Fromanvirus

Virus classification
- (unranked): Virus
- Realm: Duplodnaviria
- Kingdom: Heunggongvirae
- Phylum: Uroviricota
- Class: Caudoviricetes
- Genus: Fromanvirus

= Fromanvirus =

Genus of viruses

Fromanvirus (synonyms L5-like viruses, L5-like phages, L5likevirus) is a genus of viruses in the class Caudoviricetes, unassigned to a family. Bacteria serve as natural hosts, with transmission achieved through passive diffusion. There are 39 species in this genus.

_ _ _ _ _ _ _

- **Task set**
**a)** Name every synonym the Fromanvirus article gives for the genus.
**b)** Using the Fromanvirus article, decide whether each statement agrees with it, and support each decision with the article's own words: (i) Fromanvirus belongs to a named family. (ii) Bacteria are the natural hosts of these viruses. (iii) The genus contains 40 species.
**c)** Transcribe the part of the Fromanvirus article between "Virus classification" and "in this genus.", inclusive.
Rely only on the Fromanvirus article above.

_ _ _ _ _ _ _

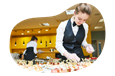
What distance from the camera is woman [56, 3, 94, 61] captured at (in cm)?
95

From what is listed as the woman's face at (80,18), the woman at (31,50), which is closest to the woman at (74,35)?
the woman's face at (80,18)

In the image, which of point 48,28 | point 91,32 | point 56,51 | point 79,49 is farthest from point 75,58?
point 48,28

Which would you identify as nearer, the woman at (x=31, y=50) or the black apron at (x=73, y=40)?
the black apron at (x=73, y=40)

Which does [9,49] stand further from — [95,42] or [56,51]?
[95,42]

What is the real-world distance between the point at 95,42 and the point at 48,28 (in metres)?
0.53

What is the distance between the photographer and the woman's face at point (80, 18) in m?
0.94

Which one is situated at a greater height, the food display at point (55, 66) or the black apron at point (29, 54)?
the black apron at point (29, 54)

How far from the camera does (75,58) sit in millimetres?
981

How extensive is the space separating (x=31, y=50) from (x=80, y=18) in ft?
2.08

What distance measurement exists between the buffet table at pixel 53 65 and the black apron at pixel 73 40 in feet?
0.24

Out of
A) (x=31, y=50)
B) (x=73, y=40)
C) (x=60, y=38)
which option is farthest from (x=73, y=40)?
(x=31, y=50)

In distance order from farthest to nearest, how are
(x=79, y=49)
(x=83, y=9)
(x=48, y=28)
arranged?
1. (x=48, y=28)
2. (x=79, y=49)
3. (x=83, y=9)

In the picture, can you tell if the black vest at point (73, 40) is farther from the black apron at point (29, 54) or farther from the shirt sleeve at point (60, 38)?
the black apron at point (29, 54)

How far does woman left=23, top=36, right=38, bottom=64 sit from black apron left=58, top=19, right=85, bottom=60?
323 millimetres
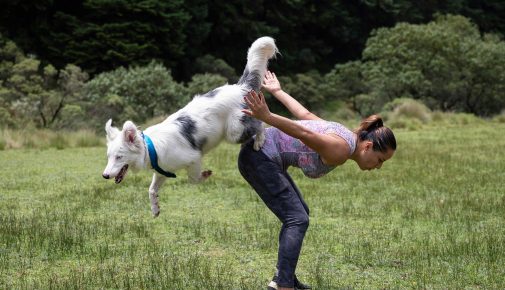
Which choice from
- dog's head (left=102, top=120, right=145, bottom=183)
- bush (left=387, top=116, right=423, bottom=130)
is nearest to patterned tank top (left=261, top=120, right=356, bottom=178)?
dog's head (left=102, top=120, right=145, bottom=183)

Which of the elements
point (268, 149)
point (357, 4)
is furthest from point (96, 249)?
point (357, 4)

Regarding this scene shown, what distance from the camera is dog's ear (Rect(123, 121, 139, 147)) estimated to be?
4.99 meters

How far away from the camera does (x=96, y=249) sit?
7043 mm

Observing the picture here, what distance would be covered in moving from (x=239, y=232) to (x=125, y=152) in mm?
3125

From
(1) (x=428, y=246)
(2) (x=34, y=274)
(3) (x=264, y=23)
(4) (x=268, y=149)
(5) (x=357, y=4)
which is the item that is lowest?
(2) (x=34, y=274)

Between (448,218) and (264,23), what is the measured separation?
113 ft

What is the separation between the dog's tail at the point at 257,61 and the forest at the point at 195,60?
59.4 ft

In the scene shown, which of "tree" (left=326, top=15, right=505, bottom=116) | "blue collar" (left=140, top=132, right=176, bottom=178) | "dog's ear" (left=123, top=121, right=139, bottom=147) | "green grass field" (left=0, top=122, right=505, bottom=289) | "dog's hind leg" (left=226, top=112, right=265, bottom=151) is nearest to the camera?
"dog's ear" (left=123, top=121, right=139, bottom=147)

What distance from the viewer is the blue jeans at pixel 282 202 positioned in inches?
198

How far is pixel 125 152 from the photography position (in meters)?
5.04

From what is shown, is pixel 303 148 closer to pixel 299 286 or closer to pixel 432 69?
pixel 299 286

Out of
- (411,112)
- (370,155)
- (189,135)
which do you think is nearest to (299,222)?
(370,155)

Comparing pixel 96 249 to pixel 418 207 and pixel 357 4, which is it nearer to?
pixel 418 207

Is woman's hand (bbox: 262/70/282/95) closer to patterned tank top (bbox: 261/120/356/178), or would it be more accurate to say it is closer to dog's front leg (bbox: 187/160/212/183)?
patterned tank top (bbox: 261/120/356/178)
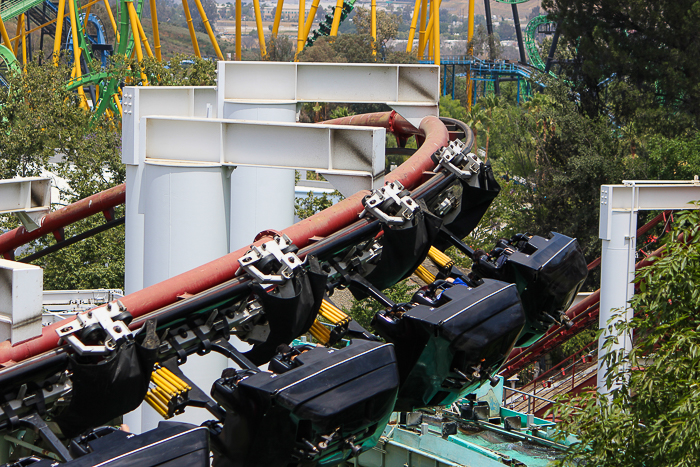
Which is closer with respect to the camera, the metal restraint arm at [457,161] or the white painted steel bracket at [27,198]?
the metal restraint arm at [457,161]

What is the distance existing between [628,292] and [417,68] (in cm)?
450

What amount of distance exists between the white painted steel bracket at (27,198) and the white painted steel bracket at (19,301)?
2984 mm

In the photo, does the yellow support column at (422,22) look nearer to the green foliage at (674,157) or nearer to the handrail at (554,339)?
the green foliage at (674,157)

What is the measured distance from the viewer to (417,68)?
7.57 metres

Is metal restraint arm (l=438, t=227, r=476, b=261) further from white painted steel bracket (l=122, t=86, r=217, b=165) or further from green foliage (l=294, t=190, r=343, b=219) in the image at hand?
green foliage (l=294, t=190, r=343, b=219)

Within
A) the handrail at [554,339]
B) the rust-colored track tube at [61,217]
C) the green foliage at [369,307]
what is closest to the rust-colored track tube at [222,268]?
the rust-colored track tube at [61,217]

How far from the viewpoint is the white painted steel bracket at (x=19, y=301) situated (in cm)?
331

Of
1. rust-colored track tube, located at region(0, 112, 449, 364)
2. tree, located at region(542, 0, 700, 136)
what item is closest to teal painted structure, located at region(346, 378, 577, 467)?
rust-colored track tube, located at region(0, 112, 449, 364)

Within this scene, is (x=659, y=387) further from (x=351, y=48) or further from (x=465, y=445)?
(x=351, y=48)

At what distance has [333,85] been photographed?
319 inches

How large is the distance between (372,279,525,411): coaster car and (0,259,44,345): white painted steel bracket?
1782 mm

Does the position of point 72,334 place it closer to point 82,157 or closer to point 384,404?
point 384,404

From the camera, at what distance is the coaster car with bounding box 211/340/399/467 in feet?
10.8

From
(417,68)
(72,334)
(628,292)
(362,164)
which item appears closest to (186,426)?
(72,334)
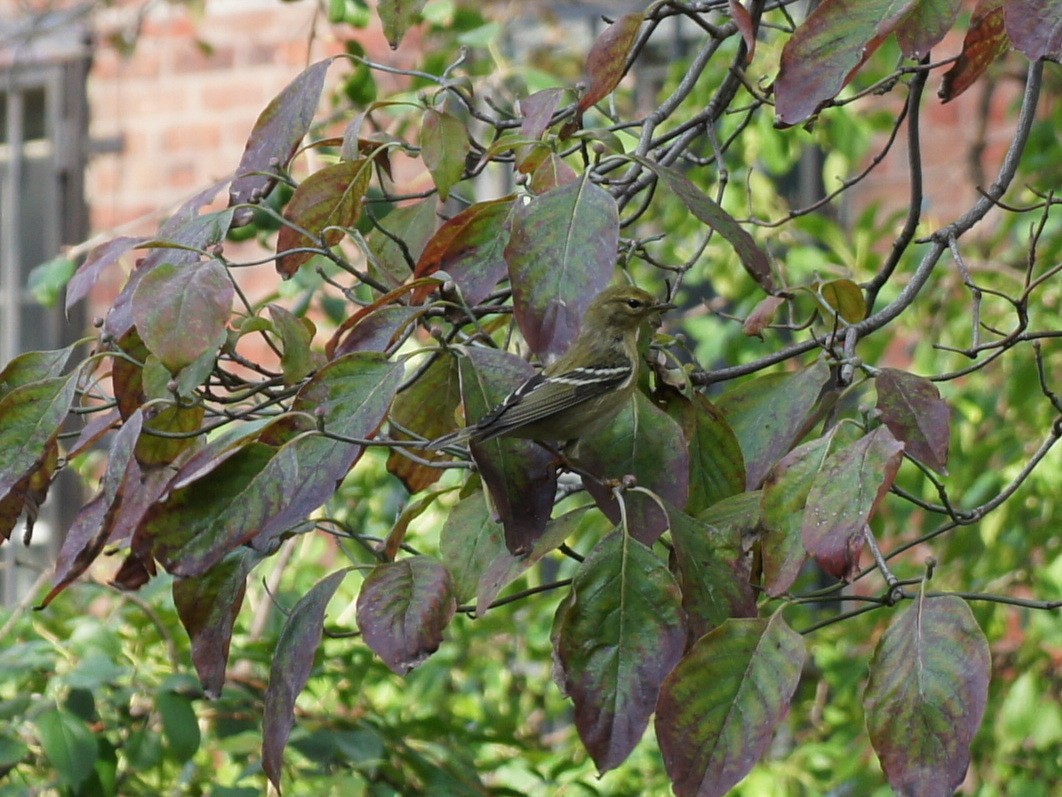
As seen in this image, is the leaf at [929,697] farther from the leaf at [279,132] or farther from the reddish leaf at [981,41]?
the leaf at [279,132]

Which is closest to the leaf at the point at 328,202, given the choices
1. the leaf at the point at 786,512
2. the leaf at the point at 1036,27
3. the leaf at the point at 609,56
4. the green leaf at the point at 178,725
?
the leaf at the point at 609,56

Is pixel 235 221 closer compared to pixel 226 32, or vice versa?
pixel 235 221

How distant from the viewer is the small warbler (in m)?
1.47

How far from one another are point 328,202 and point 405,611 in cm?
55

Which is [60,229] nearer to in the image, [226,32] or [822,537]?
[226,32]

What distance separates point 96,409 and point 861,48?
36.5 inches

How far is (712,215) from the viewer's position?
1.39m

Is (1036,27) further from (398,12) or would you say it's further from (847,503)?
(398,12)

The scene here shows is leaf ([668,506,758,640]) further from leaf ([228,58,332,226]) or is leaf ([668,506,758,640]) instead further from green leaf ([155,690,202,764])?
green leaf ([155,690,202,764])

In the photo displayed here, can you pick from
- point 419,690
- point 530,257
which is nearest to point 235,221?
point 530,257

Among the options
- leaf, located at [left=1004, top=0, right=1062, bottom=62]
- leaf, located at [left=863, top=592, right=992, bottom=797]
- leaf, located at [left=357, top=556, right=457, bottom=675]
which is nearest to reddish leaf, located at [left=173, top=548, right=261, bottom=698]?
leaf, located at [left=357, top=556, right=457, bottom=675]

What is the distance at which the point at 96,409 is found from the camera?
1662 mm

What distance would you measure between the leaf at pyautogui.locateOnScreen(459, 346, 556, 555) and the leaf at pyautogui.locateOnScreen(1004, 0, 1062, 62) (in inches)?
20.9

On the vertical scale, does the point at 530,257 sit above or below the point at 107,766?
above
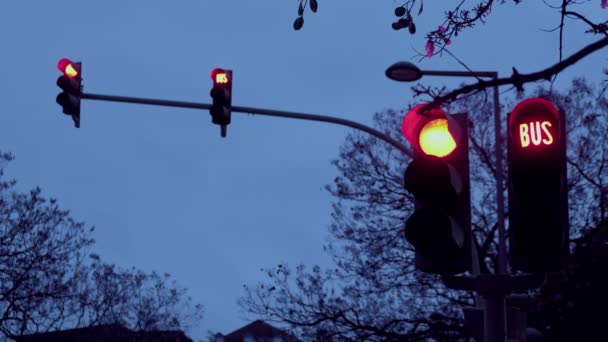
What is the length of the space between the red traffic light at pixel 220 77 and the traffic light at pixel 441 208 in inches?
306

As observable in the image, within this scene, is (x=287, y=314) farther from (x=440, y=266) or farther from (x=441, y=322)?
(x=440, y=266)

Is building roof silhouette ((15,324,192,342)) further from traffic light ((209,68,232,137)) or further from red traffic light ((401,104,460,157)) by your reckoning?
red traffic light ((401,104,460,157))

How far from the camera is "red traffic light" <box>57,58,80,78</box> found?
464 inches

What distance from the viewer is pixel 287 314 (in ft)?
66.0

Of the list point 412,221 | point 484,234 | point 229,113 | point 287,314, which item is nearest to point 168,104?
point 229,113

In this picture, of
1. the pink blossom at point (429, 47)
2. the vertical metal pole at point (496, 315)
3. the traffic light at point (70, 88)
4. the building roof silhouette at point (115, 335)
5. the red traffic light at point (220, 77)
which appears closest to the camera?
the vertical metal pole at point (496, 315)

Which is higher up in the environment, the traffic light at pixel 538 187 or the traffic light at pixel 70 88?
the traffic light at pixel 70 88

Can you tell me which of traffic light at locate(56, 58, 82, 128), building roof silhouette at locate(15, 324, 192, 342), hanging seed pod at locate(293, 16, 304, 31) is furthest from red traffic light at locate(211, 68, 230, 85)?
building roof silhouette at locate(15, 324, 192, 342)

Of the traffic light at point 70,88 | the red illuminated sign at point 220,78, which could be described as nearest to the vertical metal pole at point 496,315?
the red illuminated sign at point 220,78

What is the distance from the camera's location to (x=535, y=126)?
166 inches

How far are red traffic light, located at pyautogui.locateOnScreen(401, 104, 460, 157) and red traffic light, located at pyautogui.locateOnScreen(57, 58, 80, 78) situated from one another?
8076 mm

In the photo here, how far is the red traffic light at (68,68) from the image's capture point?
464 inches

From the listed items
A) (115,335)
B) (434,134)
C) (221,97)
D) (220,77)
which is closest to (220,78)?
(220,77)

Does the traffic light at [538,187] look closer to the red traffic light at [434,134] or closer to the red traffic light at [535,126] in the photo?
the red traffic light at [535,126]
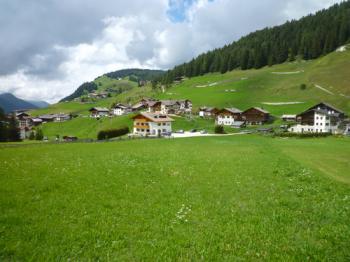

_ _ _ _ _ _ _

- **Responses by item number**
**a)** L5-like viruses, L5-like phages, L5likevirus

**b)**
(i) No: "unassigned to a family"
(ii) Yes: "Bacteria serve as natural hosts"
(iii) No: "There are 39 species in this genus."

**c)**
Virus classification
- (unranked): Virus
- Realm: Duplodnaviria
- Kingdom: Heunggongvirae
- Phylum: Uroviricota
- Class: Caudoviricetes
- Genus: Fromanvirus

= Fromanvirus =

Genus of viruses

Fromanvirus (synonyms L5-like viruses, L5-like phages, L5likevirus) is a genus of viruses in the class Caudoviricetes, unassigned to a family. Bacteria serve as natural hosts, with transmission achieved through passive diffusion. There are 39 species in this genus.